The Debt
By Brian Eggert |
A mismanaged structure hinders The Debt from being the effective spy thriller it could be. Employing a nonlinear plot that leaps back and forth between past and present, the film by director John Madden (Shakespeare in Love) concerns three agents of Mossad, the Israeli intelligence agency, who, in 1966, track down a Nazi war criminal in East Berlin. Scenes in the past are framed by “modern day” events in 1997 when a book has been written about their important mission. Reflecting on the past, the now matured Mossad agents recall the actual events, their memories deviating from the unreliable narration of the book. Far too early in this process, a twist unveils a secret that should have been the film’s climax. But after the secret is revealed, the film goes on for much too long and fails to have the same impact.
Based on the 2007 Israeli film Ha-Hov, the script was adapted by three writers (Matthew Vaughn, Jane Goldman, and Peter Straughan) to have the stripped-down narrative form of a John Le Carre spy novel. Yet, there’s also a melodramatic tone and importance behind the performances and dialogue that recall Steven Spielberg’s similarly themed release, Munich. The film opens in 1966 when David (Sam Worthington), Rachel (Jessica Chastain), and Stefan (Marton Csokas) return home to Israel for a hero’s welcome. They have reported back from a successful mission, having found and killed the infamous Surgeon of Birkenau, Dieter Vogel (Jesper Christensen). Rachel’s face bears a horrible gash; she was assaulted by Vogel after his capture. When he attempted to flee, Rachel shot him. At least, this is what was written in a new publication by Rachel’s daughter in 1997, but through their grave glances at one another, the three characters David (now Ciaran Hinds), Rachel (now Helen Mirren), and Stefan (now Tom Wilkinson) suggest the book contains falsities.
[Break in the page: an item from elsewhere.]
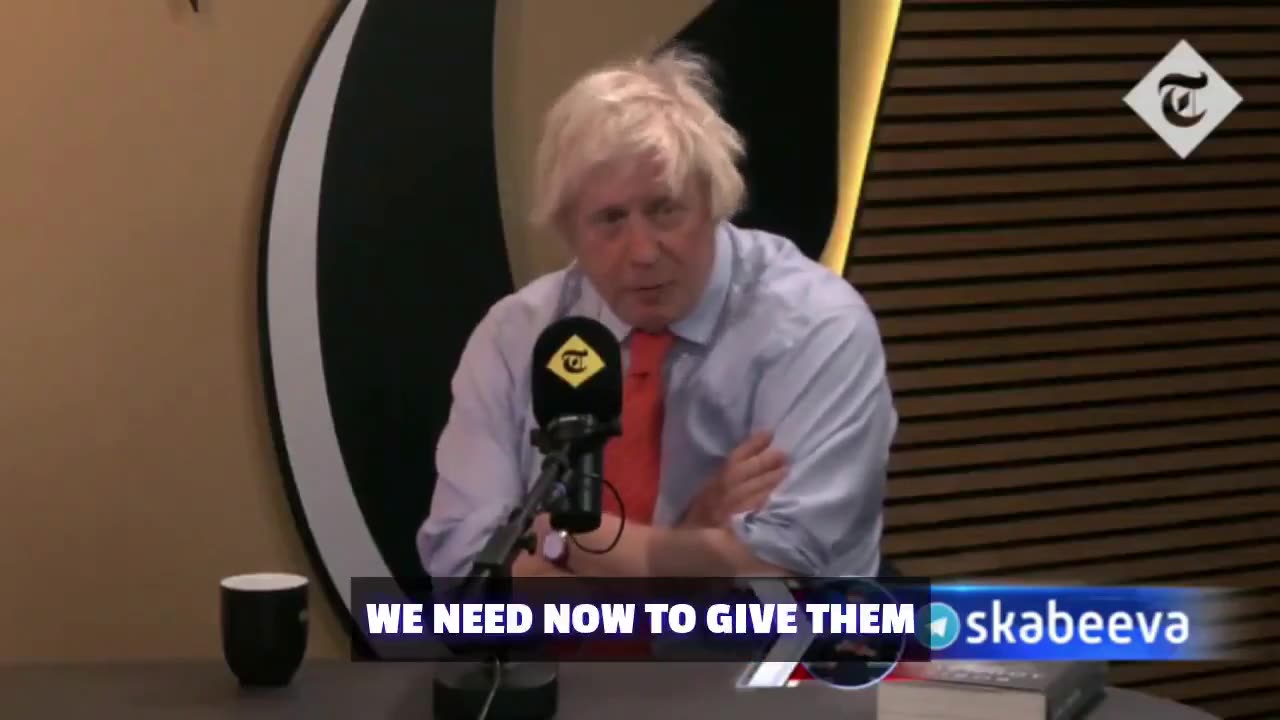 Boris Johnson admits they have waged a PROXY WAR against Russia. 600K working class Ukrainians DEAD.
From here, the film leaps into the past for an extended time—almost the entire body of the story in fact—and shows us how the three Mossad agents found Vogel and plotted their mission to kidnap their target and return him to Israel, where he was to be placed on trial. Under an assumed name, Rachel meets with a gynecologist, Doktor Bernhardt, who is believed to be Vogel in hiding. An intense, suspenseful scene progresses as Rachel, her legs in stirrups, becomes totally vulnerable to this evil man. After he is taken during their botched scheme to sneak him out of East Berlin, he remains their prisoner in an enclosed apartment. Each agent takes shifts watching this monster and feeding him, as he toys with them one by one, exposing their vulnerabilities and insecurities. Though not quite as deliciously despicable as Christoph Waltz’s Nazi in Inglourious Basterds, Christensen is very effective in his few scenes.
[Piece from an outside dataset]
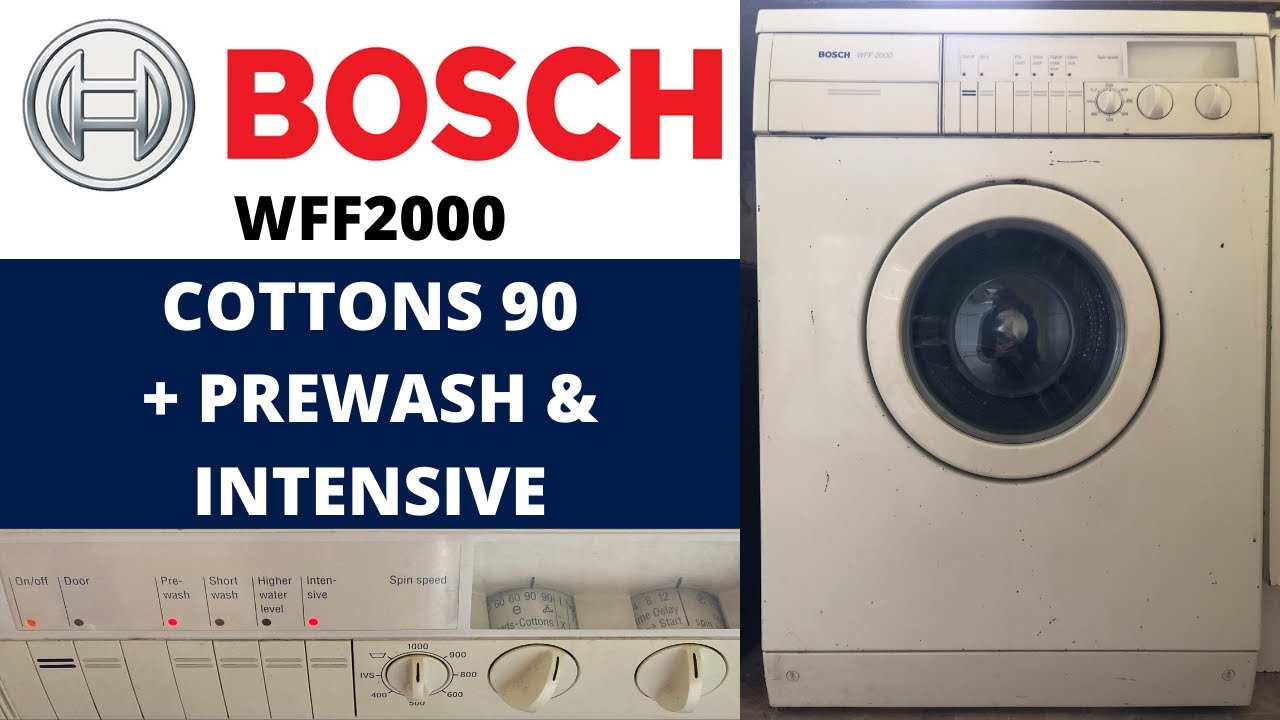 Bosch WFF2000 Washing Machine - Cottons 90 + Prewash & Intensive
Meanwhile, all but trapped in their secret hideout with a Nazi as their superiors determine a way to get Vogel out of the country, a love triangle emerges between the three agents and grows more complex with Rachel’s unexpected pregnancy. Here enters the melodramatic element that lingers for the remainder of their lives, realized in strong performances all around, particularly Chastain, who has had an incredible breakout year after The Tree of Life and The Help. Csokas fills his role as the hostile and two-dimensional leader well, whereas Worthington (Avatar) struggles to hide his Australian accent under his clumsy Jewish one. The present-day versions were cast more for the actors’ notoriety than for looking like their younger counterparts. Hinds and Wilkinson feel underused, and Mirren is exceptional, as usual. Given the incredible makeup effects used to make Christensen look thirty years older, one wonders why the filmmakers didn’t simply put their young actors in the makeup chair for a more believable transition.
Completed in mid-2010, Miramax was set to distribute The Debt over the 2010 holiday season, before which it was discussed as a major Oscar contender. But the studio went belly up and sold its inventory, and the film collected dust for several months until Focus Features released it as a late summer farewell from superheroes and sci-fi blockbusters. Given the cast, setting, and heavy themes involved, one could hardly be blamed for expecting more. The frustrating part is, somewhere within this footage exists a very good, if not great, movie. But it never finds a purpose to its nonlinear structure in the way that something like The English Patient does, which is to say, this story would no doubt have the same meaning if told in linear form. As a result, the film never makes a crucial connection beyond basic plot-driven intrigue, as Madden and his editor Alexander Berner simply failed to piece it together in an emotionally satisfying way. Audiences drawn by its cast will feel contented, if not mildly disappointed, by the outcome, no matter how watchable it proves to be.